Reading passage ::
--

Wheaton takes first steps to fire prof over Muslim, Christian theology dispute

Higher Education
by Leigh Jones
Posted 1/06/16, 11:05 am

A panel of Wheaton College faculty will meet within the next 30 days to consider whether to recommend termination for one of their colleagues, political science professor Larycia Hawkins.

The hearing is part of the evangelical university’s standard process for terminating a tenured professor. Administrators placed Hawkins on paid leave in December after she made comments on social media about Muslims and Christians worshipping the same God. Her statements were part of a campaign of solidarity with Muslims sparked by recent debates about refugees and terrorism. To show support for her Muslim neighbors, Hawkins announced she would wear a hijab, the traditional head covering for Muslim women, during Advent.

Wheaton administrators didn’t oppose Hawkins wearing the hijab but said her claims about similarities between Islam and Christianity raised questions about her commitment to the university’s Statement of Faith. Hawkins initially said she would seek reconciliation with her employer and submitted a letter to administrators explaining her position. But when they asked for a meeting to discuss the issue further, she refused to participate.

Following the “impasse reached by the parties,” Provost Stanton Jones recommended the university initiate termination-for-cause proceedings, according to a statement posted on the school’s website Tuesday.

--

Data provided ::

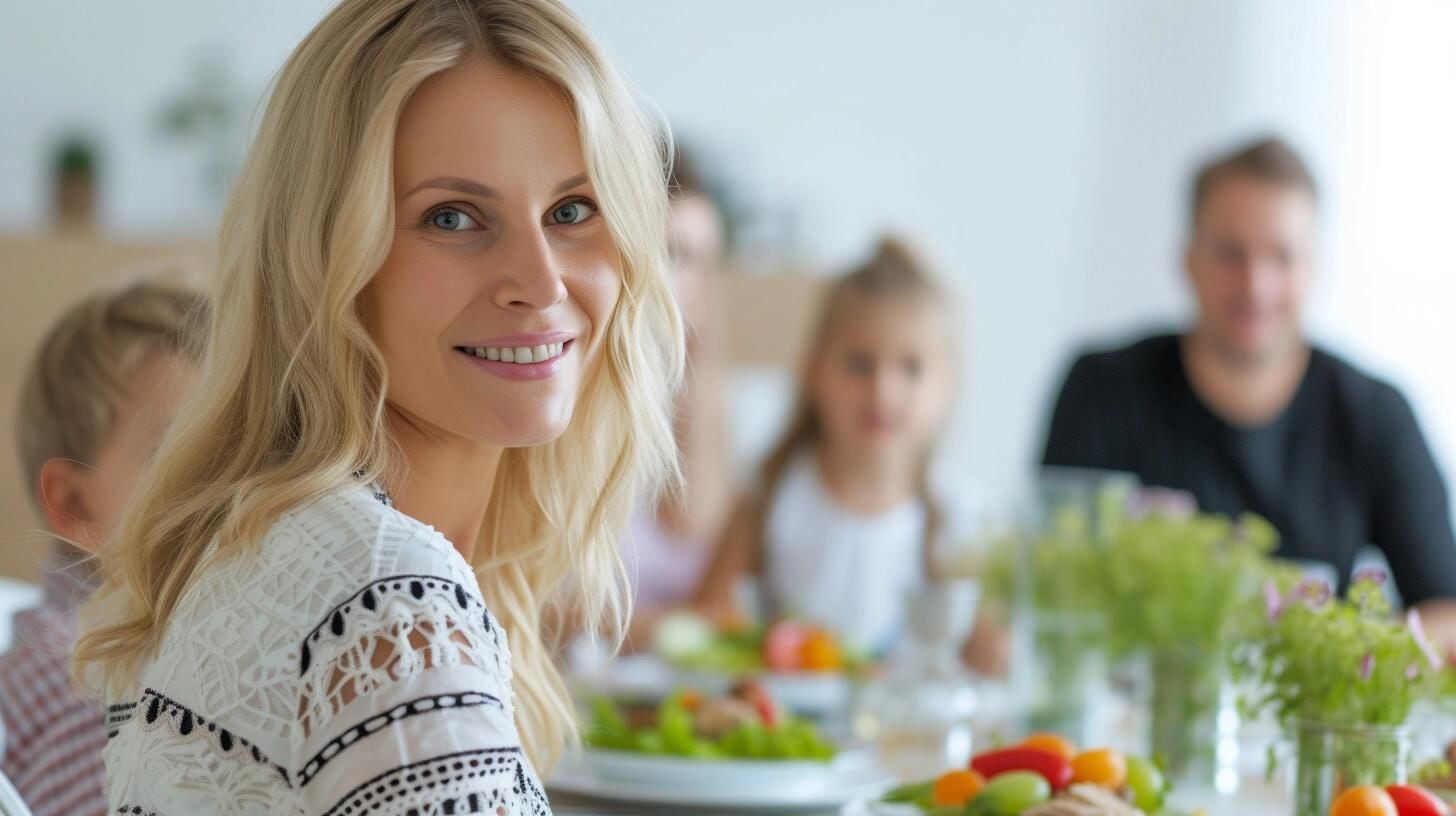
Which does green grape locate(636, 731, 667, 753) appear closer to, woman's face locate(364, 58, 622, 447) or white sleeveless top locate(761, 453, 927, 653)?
woman's face locate(364, 58, 622, 447)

--

Prompt ::
In the article about Wheaton College, what did Larycia Hawkins say she would wear during Advent to show support for her Muslim neighbors?

Exercise response ::
A hijab